-- Start Data excerpts --
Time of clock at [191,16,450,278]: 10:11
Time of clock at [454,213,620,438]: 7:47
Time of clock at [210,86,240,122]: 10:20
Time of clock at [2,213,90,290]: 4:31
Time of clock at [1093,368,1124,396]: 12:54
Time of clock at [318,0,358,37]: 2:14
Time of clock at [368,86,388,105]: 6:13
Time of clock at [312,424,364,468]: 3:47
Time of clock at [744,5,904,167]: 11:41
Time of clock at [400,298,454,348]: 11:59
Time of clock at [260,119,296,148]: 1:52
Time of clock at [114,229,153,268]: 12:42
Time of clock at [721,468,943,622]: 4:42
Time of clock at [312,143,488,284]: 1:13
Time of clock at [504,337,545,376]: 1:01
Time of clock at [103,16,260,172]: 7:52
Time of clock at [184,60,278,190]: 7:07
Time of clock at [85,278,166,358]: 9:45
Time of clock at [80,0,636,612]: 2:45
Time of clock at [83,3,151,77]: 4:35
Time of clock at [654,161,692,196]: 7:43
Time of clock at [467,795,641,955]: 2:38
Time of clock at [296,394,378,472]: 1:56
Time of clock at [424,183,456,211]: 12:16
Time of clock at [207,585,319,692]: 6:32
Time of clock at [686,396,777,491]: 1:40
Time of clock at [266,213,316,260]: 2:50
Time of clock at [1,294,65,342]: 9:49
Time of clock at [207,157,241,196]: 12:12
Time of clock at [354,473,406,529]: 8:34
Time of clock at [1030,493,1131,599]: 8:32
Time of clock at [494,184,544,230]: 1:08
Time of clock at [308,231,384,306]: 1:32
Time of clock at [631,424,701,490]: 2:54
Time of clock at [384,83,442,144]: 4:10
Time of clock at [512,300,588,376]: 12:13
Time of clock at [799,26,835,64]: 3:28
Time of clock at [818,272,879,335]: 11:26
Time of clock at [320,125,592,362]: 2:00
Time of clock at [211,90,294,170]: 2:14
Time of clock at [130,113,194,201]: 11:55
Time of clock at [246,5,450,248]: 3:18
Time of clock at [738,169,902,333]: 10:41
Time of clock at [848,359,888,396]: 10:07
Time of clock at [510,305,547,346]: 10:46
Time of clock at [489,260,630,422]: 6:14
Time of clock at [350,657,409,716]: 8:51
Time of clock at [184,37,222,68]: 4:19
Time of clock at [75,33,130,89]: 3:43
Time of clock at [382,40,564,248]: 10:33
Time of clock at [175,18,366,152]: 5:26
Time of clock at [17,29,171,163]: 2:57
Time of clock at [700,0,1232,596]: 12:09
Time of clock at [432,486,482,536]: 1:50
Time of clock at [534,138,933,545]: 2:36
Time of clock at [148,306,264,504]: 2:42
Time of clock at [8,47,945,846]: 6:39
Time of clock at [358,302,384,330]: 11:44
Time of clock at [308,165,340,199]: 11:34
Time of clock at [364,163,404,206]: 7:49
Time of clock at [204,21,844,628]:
-- End Data excerpts --
## Problem to solve
Rewrite all of the data above, replacing each occurrence of "clock" with "timepiece" and leaving everything else unchanged.

## Response to this exercise
Time of timepiece at [191,16,450,278]: 10:11
Time of timepiece at [454,213,620,438]: 7:47
Time of timepiece at [210,86,240,122]: 10:20
Time of timepiece at [2,213,90,290]: 4:31
Time of timepiece at [1093,368,1124,396]: 12:54
Time of timepiece at [318,0,358,37]: 2:14
Time of timepiece at [368,86,388,105]: 6:13
Time of timepiece at [312,424,364,468]: 3:47
Time of timepiece at [744,5,904,167]: 11:41
Time of timepiece at [400,298,454,348]: 11:59
Time of timepiece at [260,119,296,148]: 1:52
Time of timepiece at [114,229,153,268]: 12:42
Time of timepiece at [721,468,943,622]: 4:42
Time of timepiece at [312,143,488,284]: 1:13
Time of timepiece at [504,337,545,376]: 1:01
Time of timepiece at [103,16,260,172]: 7:52
Time of timepiece at [184,60,278,190]: 7:07
Time of timepiece at [85,278,166,358]: 9:45
Time of timepiece at [80,0,636,612]: 2:45
Time of timepiece at [83,3,151,77]: 4:35
Time of timepiece at [654,161,692,196]: 7:43
Time of timepiece at [467,795,641,955]: 2:38
Time of timepiece at [296,394,378,472]: 1:56
Time of timepiece at [424,183,456,211]: 12:16
Time of timepiece at [207,585,319,692]: 6:32
Time of timepiece at [686,396,777,491]: 1:40
Time of timepiece at [266,213,316,260]: 2:50
Time of timepiece at [1,294,65,342]: 9:49
Time of timepiece at [207,157,241,196]: 12:12
Time of timepiece at [354,473,406,529]: 8:34
Time of timepiece at [1030,493,1131,599]: 8:32
Time of timepiece at [494,184,544,230]: 1:08
Time of timepiece at [308,231,384,306]: 1:32
Time of timepiece at [631,424,701,490]: 2:54
Time of timepiece at [384,83,442,144]: 4:10
Time of timepiece at [512,300,588,376]: 12:13
Time of timepiece at [799,26,835,64]: 3:28
Time of timepiece at [818,272,879,335]: 11:26
Time of timepiece at [320,125,592,362]: 2:00
Time of timepiece at [211,90,294,170]: 2:14
Time of timepiece at [130,113,194,201]: 11:55
Time of timepiece at [246,5,450,248]: 3:18
Time of timepiece at [738,169,902,333]: 10:41
Time of timepiece at [848,359,888,396]: 10:07
Time of timepiece at [510,305,547,346]: 10:46
Time of timepiece at [489,260,630,422]: 6:14
Time of timepiece at [350,657,409,716]: 8:51
Time of timepiece at [184,37,222,68]: 4:19
Time of timepiece at [75,33,130,89]: 3:43
Time of timepiece at [382,40,564,248]: 10:33
Time of timepiece at [175,18,366,152]: 5:26
Time of timepiece at [17,29,171,163]: 2:57
Time of timepiece at [700,0,1232,596]: 12:09
Time of timepiece at [432,486,482,536]: 1:50
Time of timepiece at [534,138,933,545]: 2:36
Time of timepiece at [148,306,264,504]: 2:42
Time of timepiece at [8,47,945,846]: 6:39
Time of timepiece at [358,302,384,330]: 11:44
Time of timepiece at [308,165,340,199]: 11:34
Time of timepiece at [364,163,404,206]: 7:49
Time of timepiece at [204,21,844,628]:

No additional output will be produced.